- [Aim]:
Restate each entry word for word, leaving nothing out.

- [Exercise inputs]:
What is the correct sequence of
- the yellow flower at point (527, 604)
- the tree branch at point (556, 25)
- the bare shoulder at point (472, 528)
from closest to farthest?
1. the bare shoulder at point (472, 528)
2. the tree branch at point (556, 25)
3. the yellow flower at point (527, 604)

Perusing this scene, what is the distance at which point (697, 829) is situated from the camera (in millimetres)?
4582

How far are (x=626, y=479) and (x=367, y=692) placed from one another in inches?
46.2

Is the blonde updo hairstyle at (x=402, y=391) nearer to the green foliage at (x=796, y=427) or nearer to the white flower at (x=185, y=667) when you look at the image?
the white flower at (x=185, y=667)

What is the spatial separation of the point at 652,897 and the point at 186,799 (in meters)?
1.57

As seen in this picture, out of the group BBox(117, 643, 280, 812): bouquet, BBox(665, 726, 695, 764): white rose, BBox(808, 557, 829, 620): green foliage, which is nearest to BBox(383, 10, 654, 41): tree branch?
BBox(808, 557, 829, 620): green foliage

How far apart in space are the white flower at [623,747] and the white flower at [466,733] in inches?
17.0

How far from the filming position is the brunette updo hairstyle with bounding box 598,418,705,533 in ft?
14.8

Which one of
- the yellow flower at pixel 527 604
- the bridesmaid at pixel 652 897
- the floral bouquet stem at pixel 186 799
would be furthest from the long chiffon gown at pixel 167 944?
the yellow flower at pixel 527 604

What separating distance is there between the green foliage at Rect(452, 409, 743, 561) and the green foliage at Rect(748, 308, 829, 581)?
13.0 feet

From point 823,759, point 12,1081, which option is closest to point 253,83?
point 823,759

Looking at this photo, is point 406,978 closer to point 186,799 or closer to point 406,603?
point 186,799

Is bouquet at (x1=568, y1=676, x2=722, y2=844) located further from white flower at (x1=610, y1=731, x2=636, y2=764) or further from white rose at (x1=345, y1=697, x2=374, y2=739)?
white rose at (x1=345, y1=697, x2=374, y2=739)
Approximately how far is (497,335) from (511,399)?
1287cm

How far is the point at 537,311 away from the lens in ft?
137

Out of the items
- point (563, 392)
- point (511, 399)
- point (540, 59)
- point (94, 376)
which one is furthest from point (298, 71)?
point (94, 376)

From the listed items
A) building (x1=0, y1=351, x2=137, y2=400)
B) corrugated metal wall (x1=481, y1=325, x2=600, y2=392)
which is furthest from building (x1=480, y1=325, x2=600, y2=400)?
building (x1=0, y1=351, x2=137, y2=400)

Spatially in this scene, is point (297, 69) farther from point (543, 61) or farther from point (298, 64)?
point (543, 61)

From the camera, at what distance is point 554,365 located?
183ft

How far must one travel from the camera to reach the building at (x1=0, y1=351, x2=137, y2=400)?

- [Correct response]:
What is the correct sequence of
- the yellow flower at point (527, 604)
- the tree branch at point (556, 25)
- the bare shoulder at point (472, 528)
from closest to farthest?
1. the bare shoulder at point (472, 528)
2. the tree branch at point (556, 25)
3. the yellow flower at point (527, 604)

Perusing this scene, what is the distance at which point (697, 829) is situated from the camera (in millimetres)?
4582

How far are (x=626, y=479) and (x=367, y=692) placed from one another in inches?
46.2

Is the blonde updo hairstyle at (x=402, y=391) nearer to the green foliage at (x=796, y=427) or nearer to the white flower at (x=185, y=667) when you look at the image?
the white flower at (x=185, y=667)

What is the spatial separation of the point at 652,897 and the point at 186,799 (in meters)?
1.57

As seen in this picture, out of the group BBox(117, 643, 280, 812): bouquet, BBox(665, 726, 695, 764): white rose, BBox(808, 557, 829, 620): green foliage, which is nearest to BBox(383, 10, 654, 41): tree branch?
BBox(808, 557, 829, 620): green foliage

How far apart in space are the white flower at [623,747] and the white flower at [466,733] in inches?
17.0

How far from the filming position is the brunette updo hairstyle with bounding box 598,418,705,533 in ft?
14.8

Which one of
- the yellow flower at pixel 527 604
- the bridesmaid at pixel 652 897
- the floral bouquet stem at pixel 186 799
would be furthest from the long chiffon gown at pixel 167 944?
the yellow flower at pixel 527 604

What separating distance is there between the green foliage at Rect(452, 409, 743, 561) and the green foliage at Rect(748, 308, 829, 581)?
13.0 feet

From point 823,759, point 12,1081, which option is closest to point 253,83?
point 823,759

Looking at this photo, is point 406,978 closer to point 186,799 or closer to point 406,603?
point 186,799

Is bouquet at (x1=568, y1=676, x2=722, y2=844) located further from white flower at (x1=610, y1=731, x2=636, y2=764) or further from white rose at (x1=345, y1=697, x2=374, y2=739)?
white rose at (x1=345, y1=697, x2=374, y2=739)
Approximately how far is (497,335) from (511,399)?
1287cm

How far is the point at 537,311 away from the lens in ft?
137

Out of the items
- point (563, 392)
- point (511, 399)
- point (540, 59)
- point (94, 376)
which one is furthest from point (298, 71)?
point (94, 376)

From the listed items
A) building (x1=0, y1=351, x2=137, y2=400)
B) corrugated metal wall (x1=481, y1=325, x2=600, y2=392)
which is furthest from building (x1=480, y1=325, x2=600, y2=400)?
building (x1=0, y1=351, x2=137, y2=400)

Spatially in this scene, is point (297, 69) farther from point (543, 61) or farther from point (298, 64)?
point (543, 61)

From the camera, at what distance is point 554,365 located?
183ft

How far must one travel from the camera to reach the building at (x1=0, y1=351, x2=137, y2=400)?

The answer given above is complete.